De nombreux professionnels exerçant leurs activités dans divers secteurs ont
manifesté, à juste raison, leur opposition à la disparition des taxes
parafiscales comme source de financement des actions de formation, de promotion
ou de représentation et leur refus de voir ces actions financées sur dotations
budgétaires, par trop dépendantes de la conjoncture.
Il faut rappeler que les organismes bénéficiant d'une taxe parafiscale
délibèrent en présence d'un commissaire du Gouvernement et d'un contrôleur
d'Etat, et qu'ils sont soumis au contrôle de la Cour des comptes. De plus,
l'assiette, le taux et les produits concernés sont définis par décret pris
après avis du Conseil d'Etat pour une durée de cinq ans renouvelable. Les taxes
parafiscales doivent figurer, enfin, à l'état E annexé à la loi de finances,
avec estimation de la recette prévisible. L'autorisation du Parlement est donc
demandée chaque année.
Il ne saurait y avoir substitution entre taxe parafiscale et imposition de
toute nature établie par le législateur dans d'autres cas qu'un établissement
public à caractère industriel et commercial ou d'une personne morale de droit
privé. Cette position exprimée par le Conseil d'Etat le 21 décembre dernier se
poursuit en précisant qu'une telle imposition de toute nature établie par le
législateur ne saurait être perçue par une personne privée qui ne poursuit,
conformément à son objet, qu'un intérêt propre à un secteur d'activité ou à une
profession.
Pour toutes ces raisons, il nous semble tout à fait souhaitable de maintenir
le dispositif des taxes parafiscales.
M. le président.
L'amendement n° 241 est-il soutenu ?...
L'amendement n° 278 est-il soutenu ?...
Quel est l'avis de la commission sur l'amendement n° 220 rectifié
bis
?
M. Alain Lambert,
rapporteur.
C'est l'article 52 qui traite des dispositions transitoires
relatives à ces taxes parafiscales, qui, c'est vrai, suscitent
incontestablement un certain émoi.
Je dirai aux auteurs de cet amendement qu'il faut être conscient de la
démarche entreprise à l'occasion de cette réforme, qui vise - on l'a souligné à
de nombreuses reprises sur toutes les travées - à restaurer le rôle du
Parlement dans des domaines qu'il n'aurait jamais dû abandonner, et dont la
parafiscalité fait partie.
M. Michel Charasse.
Tout à fait !
M. Alain Lambert,
rapporteur.
La doctrine de la commission des finances est en tout point
équivalente à celle de l'Assemblée nationale : soit une taxe parafiscale est
régulièrement affectée en raison de missions d'intérêt général, auquel cas elle
doit être traitée comme telle, devenir une imposition de toute nature et, par
conséquent, voir son régime figurer dans la loi, soit elle n'est pas
régulièrement affectée en raison de missions d'intérêt général, et elle ne peut
alors subsister.
Comme vous, monsieur Schosteck, j'ai été alerté de la légitime inquiétude
d'organismes bénéficiaires du produit de taxes parafiscales affectées souvent
depuis très longtemps et fonctionnant bien, en tout cas à la satisfaction des
professionnels.
Mais il faut que les professionnels comprennent également le fond de la
question. Il s'agit non pas de les mettre en difficulté, mais de rendre au
Parlement et à la représentation nationale le rôle qui n'aurait jamais dû leur
échapper.
Pour les organismes qui ne pourraient pas bénéficier d'une taxe affectée, des
difficultés risquent en effet d'apparaître. J'en suis bien conscient.

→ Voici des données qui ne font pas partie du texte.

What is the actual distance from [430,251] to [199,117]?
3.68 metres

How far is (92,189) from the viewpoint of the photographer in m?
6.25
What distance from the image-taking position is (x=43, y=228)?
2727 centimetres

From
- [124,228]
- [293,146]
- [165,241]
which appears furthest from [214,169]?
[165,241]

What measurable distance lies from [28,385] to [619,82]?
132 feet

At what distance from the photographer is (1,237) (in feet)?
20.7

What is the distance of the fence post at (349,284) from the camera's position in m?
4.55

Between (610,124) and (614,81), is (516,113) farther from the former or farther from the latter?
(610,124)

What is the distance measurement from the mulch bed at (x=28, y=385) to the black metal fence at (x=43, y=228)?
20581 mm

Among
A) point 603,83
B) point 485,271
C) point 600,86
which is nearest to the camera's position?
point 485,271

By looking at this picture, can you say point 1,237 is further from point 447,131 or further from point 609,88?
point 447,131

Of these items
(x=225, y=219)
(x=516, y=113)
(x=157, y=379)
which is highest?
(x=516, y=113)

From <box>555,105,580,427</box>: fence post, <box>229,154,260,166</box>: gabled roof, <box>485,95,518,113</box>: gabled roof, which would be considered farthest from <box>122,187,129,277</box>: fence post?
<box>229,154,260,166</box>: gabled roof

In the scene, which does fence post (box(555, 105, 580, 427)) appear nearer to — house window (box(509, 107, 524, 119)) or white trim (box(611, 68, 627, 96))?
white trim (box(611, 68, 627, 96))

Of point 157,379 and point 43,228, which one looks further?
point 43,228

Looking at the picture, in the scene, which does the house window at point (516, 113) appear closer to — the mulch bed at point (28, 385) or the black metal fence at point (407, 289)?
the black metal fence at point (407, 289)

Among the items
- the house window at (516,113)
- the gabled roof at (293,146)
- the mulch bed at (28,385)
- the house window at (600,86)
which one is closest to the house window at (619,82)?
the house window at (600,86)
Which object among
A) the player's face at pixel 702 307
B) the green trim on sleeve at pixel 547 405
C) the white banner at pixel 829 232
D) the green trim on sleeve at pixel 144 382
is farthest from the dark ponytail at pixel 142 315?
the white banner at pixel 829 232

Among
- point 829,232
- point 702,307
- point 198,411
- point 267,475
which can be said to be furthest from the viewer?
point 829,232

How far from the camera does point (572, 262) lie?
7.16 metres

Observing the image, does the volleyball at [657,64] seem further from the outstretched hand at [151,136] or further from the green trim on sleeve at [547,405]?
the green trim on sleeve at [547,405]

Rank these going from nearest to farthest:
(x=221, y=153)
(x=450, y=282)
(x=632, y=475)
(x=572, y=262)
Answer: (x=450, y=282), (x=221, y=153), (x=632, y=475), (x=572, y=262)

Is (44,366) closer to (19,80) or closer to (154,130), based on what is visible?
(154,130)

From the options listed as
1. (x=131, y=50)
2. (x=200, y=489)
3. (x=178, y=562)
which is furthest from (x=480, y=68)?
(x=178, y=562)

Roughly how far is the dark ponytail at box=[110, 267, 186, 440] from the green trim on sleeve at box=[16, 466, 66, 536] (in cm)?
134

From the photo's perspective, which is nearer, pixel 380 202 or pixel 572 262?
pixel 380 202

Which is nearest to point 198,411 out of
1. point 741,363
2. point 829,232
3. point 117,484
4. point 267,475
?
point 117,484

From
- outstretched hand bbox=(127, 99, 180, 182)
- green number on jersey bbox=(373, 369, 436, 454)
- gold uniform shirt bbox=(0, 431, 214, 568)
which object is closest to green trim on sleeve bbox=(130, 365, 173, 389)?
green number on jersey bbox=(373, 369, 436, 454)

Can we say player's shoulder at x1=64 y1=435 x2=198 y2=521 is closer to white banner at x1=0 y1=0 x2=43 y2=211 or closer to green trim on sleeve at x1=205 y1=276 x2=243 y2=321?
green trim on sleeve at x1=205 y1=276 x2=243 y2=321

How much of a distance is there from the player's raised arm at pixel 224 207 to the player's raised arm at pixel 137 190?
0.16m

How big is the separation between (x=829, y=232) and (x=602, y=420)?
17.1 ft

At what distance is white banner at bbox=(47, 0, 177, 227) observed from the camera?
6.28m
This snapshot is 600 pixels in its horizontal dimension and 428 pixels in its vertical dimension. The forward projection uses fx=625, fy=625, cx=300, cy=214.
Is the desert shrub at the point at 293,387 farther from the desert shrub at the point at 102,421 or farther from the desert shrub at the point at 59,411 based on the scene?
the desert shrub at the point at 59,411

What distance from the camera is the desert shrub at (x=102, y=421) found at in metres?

Toutefois, plusieurs solutions sont envisageables, solutions que je développe
d'ailleurs dans mon rapport écrit.
Elles nécessiteront à chaque fois une négociation, qu'il s'agisse, selon les
cas, de subventions budgétaires ou de cotisations volontaires. C'est pourquoi,
pour permettre au Parlement de faire son travail de législateur dans les
meilleures conditions possibles, je proposerai, à l'article 52, de ne faire
entrer en vigueur le nouveau régime qu'au 1er janvier 2004, ce qui devrait
laisser à chaque organisme le temps de s'organiser.
Prenons garde de ne pas oublier non plus que nous devons agir en législateurs
organiques : un commissaire du Gouvernement ou un décret en Conseil d'Etat
n'ont jamais remplacé l'intervention de la représentation nationale. Nous
l'avons dit à de nombreuses reprises, en évoquant - cela résonne encore dans
nos oreilles - la Déclaration des droits de l'homme et du citoyen et notre
Constitution. Il ne faut pas confondre, d'une part, l'autorisation de
prélèvement et l'état E annexé et, d'autre part, la fixation du régime des
taxes parafiscales, qui échappe aujourd'hui au Parlement, alors même que les
sommes en jeu sont, vous le savez, parfois très importantes.
Il s'agit, encore une fois, de redonner au Parlement la mission qui lui a été
confiée par le peuple français de fixation du régime des taxes parafiscales et
de la retirer, en quelque sorte, à l'exécutif, qui jusqu'alors l'exerçait. Il
s'agit donc de faire oeuvre de démocratie : rien de plus, rien de moins, mais
c'est déjà beaucoup !
M. le président.
Quel est l'avis du Gouvernement ?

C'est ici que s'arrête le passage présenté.